気づけなかった同音異義語: Kanji and Typos
 

 

【耳触り/耳障り】編集の現場から

●基本的な意味
耳触り:聞いた感じ、印象
耳障り:聞いて不快に思うようす


・現状
このふたつ、「耳触りのよい音楽」「耳障りな音」のように使い分ける著者が増えている印象があります。


・理由
昭和の書きものでは、この使い分けの事例はあまり見かけたことがない(広辞苑では第六版までは、そもそも「耳触り」で項目を立てていなかった)。どんな理由から浸透していったのだろう、不明です。


・対処
【耳触り】自体には価値判断は含まれていないが、【耳障り】は不快という感情入り。なので、「耳触りな」「耳障りの悪い」という表現はNGとなる。用法に気をつけて、どちらの「ミミザワリ」か判断してつかいましょう。

 

 

 

*2019年1月25日、加筆修正しました

 

気づけなかった同音異義語: Kanji and Typos
 

 

【叶う/適う】編集の現場から

●基本的な意味
叶う:望んだことが実現する
適う:あてはまる


・現状
「適う」とすべきところ、「叶う」がつかわれていることがよくある。


・理由
つかわれる機会は多いのに、「適う」の存在感がうすい。字画が少ない「叶う」にひっぱられてしまうのかもしれない。


・対処
「〜にかなう」とくれば、それは「叶う」ではなく、「適う」ではないかと疑うべき。


理にかなう
目的にかなう
お心にかなう
御眼鏡にかなう


すべて「適う」が正解です。

 

 

 

*2019年1月24日、加筆修正しました

 

気づけなかった同音異義語: Kanji and Typos
 

 

【撥ね返す/跳ね返る】編集の現場から

●基本的な意味
跳ね返る:反動で、元のところにもどってくる
撥ね返す:押しもどす。
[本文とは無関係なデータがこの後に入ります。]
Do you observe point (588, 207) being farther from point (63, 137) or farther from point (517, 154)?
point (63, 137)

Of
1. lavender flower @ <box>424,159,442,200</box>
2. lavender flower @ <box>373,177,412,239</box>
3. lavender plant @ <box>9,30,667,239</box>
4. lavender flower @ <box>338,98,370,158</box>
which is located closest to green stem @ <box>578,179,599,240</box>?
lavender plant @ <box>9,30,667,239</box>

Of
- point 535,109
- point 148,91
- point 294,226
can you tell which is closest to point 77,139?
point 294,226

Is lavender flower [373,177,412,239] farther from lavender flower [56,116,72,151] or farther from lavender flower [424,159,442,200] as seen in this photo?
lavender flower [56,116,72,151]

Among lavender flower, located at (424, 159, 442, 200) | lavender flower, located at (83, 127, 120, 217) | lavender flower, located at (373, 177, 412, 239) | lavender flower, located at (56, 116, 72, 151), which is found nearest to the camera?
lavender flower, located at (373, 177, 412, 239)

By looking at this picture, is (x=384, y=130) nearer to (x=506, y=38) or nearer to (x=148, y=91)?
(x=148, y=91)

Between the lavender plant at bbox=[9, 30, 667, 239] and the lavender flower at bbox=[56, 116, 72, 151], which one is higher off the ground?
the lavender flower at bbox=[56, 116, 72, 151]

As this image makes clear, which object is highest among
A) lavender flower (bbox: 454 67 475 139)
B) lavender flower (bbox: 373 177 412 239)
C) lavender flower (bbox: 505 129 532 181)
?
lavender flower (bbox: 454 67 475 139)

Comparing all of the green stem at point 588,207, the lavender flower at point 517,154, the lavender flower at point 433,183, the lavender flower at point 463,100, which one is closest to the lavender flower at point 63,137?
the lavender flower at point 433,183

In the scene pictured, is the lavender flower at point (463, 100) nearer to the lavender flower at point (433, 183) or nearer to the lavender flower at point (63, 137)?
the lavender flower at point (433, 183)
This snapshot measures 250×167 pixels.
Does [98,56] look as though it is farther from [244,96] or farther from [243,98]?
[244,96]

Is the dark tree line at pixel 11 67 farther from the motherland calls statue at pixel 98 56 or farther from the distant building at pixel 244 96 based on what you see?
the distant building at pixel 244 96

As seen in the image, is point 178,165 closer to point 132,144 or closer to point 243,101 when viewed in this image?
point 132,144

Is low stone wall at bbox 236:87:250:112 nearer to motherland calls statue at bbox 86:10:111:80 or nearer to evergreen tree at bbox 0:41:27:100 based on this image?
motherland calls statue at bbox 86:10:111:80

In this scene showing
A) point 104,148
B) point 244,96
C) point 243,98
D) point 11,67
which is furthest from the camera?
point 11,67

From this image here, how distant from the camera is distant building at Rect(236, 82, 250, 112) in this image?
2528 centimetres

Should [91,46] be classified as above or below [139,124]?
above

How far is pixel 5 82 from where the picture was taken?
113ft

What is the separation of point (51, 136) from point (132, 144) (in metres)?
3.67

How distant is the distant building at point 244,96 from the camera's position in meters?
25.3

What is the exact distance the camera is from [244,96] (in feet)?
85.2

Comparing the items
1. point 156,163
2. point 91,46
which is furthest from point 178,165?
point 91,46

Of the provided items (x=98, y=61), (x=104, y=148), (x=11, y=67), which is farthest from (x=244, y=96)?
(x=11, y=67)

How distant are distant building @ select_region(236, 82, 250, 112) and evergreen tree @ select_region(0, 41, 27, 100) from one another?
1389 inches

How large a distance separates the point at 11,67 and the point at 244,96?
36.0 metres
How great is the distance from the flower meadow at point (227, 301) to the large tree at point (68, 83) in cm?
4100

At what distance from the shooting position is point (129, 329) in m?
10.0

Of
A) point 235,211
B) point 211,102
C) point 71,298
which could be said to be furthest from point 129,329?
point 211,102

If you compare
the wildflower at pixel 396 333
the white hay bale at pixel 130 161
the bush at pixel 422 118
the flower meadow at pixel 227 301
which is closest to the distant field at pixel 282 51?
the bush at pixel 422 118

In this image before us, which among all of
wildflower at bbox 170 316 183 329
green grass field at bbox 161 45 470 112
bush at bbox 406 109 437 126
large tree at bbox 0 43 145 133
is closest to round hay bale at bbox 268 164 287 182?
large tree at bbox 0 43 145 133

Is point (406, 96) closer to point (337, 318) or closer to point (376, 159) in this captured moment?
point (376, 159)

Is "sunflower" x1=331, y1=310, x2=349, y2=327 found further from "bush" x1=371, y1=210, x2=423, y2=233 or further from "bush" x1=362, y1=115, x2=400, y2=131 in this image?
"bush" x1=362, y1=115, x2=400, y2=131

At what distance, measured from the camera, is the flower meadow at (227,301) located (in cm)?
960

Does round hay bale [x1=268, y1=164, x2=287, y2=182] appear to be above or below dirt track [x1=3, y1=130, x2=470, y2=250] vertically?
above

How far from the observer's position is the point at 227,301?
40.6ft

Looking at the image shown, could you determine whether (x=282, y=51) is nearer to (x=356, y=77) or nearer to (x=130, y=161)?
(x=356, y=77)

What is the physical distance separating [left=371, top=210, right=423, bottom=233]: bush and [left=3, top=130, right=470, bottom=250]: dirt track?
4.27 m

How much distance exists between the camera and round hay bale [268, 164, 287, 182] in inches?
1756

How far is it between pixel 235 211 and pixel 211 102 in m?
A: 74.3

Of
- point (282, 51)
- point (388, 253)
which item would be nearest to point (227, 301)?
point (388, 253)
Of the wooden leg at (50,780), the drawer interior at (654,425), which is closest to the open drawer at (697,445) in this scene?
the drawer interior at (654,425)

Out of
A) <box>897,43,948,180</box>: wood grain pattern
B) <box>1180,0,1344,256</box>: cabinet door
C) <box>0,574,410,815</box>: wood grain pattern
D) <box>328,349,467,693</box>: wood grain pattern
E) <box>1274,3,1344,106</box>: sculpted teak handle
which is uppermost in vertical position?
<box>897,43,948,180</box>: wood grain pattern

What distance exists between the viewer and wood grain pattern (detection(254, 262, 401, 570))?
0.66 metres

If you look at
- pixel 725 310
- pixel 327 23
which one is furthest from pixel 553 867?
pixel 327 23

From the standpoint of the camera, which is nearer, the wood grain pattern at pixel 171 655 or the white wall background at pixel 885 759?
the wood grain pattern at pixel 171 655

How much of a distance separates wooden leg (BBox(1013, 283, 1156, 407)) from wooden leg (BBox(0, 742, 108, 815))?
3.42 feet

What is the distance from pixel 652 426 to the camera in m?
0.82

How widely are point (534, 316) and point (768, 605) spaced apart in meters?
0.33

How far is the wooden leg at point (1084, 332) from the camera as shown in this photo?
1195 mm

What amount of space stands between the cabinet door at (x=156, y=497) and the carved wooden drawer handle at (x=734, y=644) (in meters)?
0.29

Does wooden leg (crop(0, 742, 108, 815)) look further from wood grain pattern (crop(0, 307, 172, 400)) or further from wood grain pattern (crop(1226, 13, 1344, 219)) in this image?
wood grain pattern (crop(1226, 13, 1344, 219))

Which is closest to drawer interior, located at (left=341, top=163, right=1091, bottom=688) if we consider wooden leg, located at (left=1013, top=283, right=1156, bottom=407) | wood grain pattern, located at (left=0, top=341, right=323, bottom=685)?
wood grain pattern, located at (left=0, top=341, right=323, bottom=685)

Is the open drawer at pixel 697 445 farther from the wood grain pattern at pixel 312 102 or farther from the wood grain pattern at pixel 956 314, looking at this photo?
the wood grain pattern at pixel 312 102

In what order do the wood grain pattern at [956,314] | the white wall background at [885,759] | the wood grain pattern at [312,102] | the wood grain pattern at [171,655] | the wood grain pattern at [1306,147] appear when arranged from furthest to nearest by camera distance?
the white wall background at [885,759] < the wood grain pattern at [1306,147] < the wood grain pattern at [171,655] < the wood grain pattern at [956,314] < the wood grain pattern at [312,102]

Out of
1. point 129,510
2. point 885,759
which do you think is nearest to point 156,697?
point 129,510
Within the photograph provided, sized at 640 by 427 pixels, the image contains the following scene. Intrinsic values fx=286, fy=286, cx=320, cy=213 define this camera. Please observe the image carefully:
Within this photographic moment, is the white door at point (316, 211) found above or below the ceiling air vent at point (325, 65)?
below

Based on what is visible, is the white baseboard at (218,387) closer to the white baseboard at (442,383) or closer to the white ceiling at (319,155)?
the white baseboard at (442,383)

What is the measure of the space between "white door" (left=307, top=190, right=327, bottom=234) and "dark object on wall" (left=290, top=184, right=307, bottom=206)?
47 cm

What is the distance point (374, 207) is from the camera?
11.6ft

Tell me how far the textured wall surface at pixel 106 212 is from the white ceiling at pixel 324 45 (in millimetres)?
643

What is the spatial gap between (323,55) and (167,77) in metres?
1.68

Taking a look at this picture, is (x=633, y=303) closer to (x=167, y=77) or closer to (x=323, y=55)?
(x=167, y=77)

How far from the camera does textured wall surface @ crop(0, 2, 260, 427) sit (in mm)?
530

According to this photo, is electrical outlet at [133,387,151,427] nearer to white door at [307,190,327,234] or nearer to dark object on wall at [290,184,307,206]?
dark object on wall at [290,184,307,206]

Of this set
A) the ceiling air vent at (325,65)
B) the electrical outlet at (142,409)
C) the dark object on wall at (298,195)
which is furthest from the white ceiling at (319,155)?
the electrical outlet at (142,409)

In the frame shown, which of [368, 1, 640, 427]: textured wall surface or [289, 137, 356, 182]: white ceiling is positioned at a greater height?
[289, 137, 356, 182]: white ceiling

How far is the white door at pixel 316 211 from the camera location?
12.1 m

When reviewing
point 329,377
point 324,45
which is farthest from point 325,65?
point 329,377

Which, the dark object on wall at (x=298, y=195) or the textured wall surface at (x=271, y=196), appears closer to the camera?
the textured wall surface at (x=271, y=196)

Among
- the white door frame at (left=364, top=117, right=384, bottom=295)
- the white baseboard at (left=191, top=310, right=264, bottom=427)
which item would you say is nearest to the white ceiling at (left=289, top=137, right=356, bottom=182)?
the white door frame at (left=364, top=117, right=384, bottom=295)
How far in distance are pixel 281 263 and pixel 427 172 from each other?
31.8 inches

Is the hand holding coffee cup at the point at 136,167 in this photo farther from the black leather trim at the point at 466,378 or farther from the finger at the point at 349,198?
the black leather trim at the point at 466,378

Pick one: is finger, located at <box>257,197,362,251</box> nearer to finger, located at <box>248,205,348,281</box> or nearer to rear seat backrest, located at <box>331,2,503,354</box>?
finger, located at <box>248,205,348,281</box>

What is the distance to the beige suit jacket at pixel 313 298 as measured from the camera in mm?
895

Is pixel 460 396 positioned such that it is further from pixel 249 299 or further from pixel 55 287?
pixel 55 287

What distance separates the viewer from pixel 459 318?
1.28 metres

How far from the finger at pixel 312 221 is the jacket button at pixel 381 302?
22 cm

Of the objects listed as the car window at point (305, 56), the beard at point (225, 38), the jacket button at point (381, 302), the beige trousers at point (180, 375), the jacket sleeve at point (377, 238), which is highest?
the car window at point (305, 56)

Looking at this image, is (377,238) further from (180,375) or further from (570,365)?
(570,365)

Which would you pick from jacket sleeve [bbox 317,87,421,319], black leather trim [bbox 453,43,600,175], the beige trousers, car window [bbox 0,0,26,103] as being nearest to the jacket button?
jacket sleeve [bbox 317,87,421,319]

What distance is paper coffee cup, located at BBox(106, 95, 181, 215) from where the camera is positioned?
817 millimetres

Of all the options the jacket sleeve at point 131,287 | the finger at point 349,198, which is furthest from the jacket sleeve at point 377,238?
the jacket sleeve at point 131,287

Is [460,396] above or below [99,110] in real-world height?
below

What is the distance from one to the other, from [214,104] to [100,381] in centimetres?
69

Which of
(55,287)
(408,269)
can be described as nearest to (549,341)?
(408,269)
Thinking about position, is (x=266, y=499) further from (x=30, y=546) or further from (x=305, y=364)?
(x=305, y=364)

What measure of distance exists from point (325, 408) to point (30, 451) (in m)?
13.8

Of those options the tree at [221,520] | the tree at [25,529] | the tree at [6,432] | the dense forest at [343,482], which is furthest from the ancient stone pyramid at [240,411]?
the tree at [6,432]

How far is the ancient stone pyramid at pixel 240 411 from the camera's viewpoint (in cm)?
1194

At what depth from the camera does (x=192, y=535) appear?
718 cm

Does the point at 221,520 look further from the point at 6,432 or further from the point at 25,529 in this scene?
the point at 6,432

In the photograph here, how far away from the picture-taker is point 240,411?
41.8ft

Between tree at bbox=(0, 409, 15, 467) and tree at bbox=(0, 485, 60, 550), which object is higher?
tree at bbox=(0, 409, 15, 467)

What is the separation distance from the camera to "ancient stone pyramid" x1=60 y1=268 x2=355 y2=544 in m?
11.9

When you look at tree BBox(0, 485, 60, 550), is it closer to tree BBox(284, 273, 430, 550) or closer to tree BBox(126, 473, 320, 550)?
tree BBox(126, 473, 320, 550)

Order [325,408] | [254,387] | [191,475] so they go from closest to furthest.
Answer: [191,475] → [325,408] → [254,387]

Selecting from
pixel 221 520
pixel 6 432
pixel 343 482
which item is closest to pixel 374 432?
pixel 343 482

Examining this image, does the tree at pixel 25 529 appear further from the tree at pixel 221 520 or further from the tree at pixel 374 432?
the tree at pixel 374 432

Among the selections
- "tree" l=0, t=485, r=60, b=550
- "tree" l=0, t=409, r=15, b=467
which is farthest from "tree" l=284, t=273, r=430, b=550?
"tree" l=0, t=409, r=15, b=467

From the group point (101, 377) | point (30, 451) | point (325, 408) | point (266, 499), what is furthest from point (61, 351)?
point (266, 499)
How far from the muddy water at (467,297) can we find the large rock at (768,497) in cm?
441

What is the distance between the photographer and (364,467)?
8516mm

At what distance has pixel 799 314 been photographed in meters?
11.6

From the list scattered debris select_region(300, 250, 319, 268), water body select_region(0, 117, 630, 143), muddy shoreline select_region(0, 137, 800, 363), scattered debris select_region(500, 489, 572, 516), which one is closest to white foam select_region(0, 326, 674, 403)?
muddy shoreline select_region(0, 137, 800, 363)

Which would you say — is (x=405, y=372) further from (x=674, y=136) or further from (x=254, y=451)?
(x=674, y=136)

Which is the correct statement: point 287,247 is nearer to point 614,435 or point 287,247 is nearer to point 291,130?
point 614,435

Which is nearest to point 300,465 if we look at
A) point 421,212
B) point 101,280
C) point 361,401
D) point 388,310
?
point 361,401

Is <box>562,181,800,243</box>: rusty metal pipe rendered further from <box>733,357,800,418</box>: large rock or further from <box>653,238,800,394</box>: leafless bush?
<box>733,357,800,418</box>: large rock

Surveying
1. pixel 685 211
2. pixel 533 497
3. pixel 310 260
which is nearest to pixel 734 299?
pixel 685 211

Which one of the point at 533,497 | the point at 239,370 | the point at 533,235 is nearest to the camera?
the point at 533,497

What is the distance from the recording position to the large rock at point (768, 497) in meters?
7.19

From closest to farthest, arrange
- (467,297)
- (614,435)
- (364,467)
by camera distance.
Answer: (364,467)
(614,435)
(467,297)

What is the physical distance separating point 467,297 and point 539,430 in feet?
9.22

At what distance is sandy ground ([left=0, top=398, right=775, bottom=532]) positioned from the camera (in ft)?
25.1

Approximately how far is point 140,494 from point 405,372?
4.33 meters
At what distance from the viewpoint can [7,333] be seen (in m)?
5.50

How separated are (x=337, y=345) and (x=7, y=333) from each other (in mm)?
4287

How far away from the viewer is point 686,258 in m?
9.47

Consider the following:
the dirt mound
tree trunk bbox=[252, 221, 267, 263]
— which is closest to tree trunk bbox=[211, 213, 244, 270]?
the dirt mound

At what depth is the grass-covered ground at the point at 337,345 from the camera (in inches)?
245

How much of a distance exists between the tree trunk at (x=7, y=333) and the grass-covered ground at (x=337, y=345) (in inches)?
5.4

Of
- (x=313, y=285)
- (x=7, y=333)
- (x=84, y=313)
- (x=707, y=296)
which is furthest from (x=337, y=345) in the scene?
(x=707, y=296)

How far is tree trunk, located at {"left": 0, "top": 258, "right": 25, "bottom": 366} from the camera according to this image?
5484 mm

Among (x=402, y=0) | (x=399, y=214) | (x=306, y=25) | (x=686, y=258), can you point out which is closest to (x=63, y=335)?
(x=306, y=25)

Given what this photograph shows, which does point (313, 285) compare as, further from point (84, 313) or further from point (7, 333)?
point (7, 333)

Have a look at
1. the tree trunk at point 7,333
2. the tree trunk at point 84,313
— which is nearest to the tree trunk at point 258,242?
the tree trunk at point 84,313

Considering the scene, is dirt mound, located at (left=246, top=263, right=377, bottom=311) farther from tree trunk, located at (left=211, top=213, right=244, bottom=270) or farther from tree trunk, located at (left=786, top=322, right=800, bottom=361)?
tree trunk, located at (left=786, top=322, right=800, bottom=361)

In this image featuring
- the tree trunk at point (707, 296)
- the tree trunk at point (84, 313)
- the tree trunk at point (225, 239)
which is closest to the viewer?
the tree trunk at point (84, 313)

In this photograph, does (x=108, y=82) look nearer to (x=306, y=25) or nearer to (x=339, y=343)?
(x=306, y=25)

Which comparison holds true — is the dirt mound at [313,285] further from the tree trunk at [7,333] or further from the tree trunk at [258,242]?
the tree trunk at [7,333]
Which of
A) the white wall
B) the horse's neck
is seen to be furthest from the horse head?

つきかえす


・現状
「〜を跳ね返す」という使い方を普通に見かける。微妙なケースもあり、うまく使い分けている人が少ない印象。


・理由
PCで「はねかえす」と入力して、「撥ね返す」が変換候補に挙がることが少ないからか。


・対処
「〜が」とくれば、跳ね返る。「〜を」とくれば、撥ね返す。自動詞と他動詞の違い。わたしも、この仕事に就いてから初めて知りました。【うまれる/うむ】とともに、覚えておきたい使い分けです。

 

 

 

*2019年1月23日、加筆修正しました

 

気づけなかった同音異義語: Kanji and Typos
 

 

【望む/臨む】編集の現場から

・現状
これから起こる、これから始まるというイメージでこの2つは共通するところがある。世間的に「臨む」の存在感がうすい印象がある。編集の現場では、「望む」を「臨む」に直す場面が多い。


・理由
「望む」の意味に意志がふくまれているからか、「臨む」が流されてしまう。例えば「会見を望む」ということはあっても、「会見に望む」とはいわない。「会見に臨む」である。


・対処
「〜をのぞむ」なら「望む」、「〜にのぞむ」なら「臨む」と使い分けることができる。迷うのは水辺のときだけ。以下を参考に。


望む:遠くに見える
臨む:向いている、面している


海を望む城(海と城の距離が遠い)。海に臨む城(海と城は近い)。両方ともあり得る表現だから、わからなくなるのは当然でしょう。